_Directions:_
a - Using the passage on FIRE's survey results, answer each question on its own line:
(i) What range of comfort expressing controversial views did FIRE's findings show?
(ii) What comfort levels did the broader all-student surveys show?
(iii) The undergraduate slice of which survey did FIRE's findings track closely with?
b - Show every line of the records that contains the string "camera". Case counts.

_Passage:_
* START *

1636’s Take: FIRE’s results are likely more pessimistic than if the survey had captured the full student body, but they are not out of step with other Harvard-administered undergraduate-only surveys.
Looking at last year, FIRE’s findings (~30-40% comfort expressing controversial views in and out of the classroom) tracked closely with the undergraduate slice of Harvard’s own Antisemitism & Islamophobia Task Force survey. By contrast, broader all-student (undergraduates + graduate) surveys from the same year (Pulse and Open Inquiry and Constructive Dialogue) showed higher comfort levels (~55-70%). That gap likely reflects a mix of question wording, sample size, and undergrad-only vs. all-student populations — effects we can’t fully disentangle. Regardless, FIRE’s numbers do not appear to be total outliers.

* END *

_Information shown:_
* START *

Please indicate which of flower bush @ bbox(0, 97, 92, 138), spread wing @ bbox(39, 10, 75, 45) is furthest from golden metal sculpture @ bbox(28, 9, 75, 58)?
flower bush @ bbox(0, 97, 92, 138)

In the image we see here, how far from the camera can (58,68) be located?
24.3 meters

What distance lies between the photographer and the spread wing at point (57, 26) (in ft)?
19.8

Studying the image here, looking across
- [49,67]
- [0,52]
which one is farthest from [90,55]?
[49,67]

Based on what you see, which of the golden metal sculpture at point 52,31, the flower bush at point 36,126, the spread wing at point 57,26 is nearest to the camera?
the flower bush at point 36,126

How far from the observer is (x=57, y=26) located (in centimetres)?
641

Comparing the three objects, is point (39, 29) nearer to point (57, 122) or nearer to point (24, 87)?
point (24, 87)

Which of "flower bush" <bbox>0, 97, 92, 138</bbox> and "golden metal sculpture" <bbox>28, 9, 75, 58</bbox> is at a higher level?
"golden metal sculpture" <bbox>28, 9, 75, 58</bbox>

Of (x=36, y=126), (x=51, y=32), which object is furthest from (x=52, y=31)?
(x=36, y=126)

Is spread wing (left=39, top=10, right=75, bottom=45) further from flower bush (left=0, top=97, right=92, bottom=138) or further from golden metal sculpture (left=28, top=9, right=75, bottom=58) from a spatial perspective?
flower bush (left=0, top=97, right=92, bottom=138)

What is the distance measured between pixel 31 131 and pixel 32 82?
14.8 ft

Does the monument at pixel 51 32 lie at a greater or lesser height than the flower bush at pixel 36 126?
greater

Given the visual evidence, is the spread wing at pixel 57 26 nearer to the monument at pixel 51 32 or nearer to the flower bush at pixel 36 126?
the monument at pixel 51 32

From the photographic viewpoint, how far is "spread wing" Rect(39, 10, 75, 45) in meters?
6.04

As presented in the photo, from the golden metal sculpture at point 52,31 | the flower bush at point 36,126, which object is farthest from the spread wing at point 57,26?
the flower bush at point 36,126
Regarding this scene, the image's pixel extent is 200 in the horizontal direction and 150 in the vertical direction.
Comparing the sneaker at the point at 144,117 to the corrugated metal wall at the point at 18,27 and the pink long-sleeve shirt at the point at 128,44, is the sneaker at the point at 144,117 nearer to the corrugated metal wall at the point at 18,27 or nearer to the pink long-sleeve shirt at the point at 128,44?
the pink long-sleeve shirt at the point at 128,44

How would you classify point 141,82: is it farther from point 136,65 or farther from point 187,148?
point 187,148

* END *

_Answers in order:_
a -
(i) About 30-40%
(ii) About 55-70%
(iii) Harvard's own Antisemitism & Islamophobia Task Force survey

b -
In the image we see here, how far from the camera can (58,68) be located?
Based on what you see, which of the golden metal sculpture at point 52,31, the flower bush at point 36,126, the spread wing at point 57,26 is nearest to the camera?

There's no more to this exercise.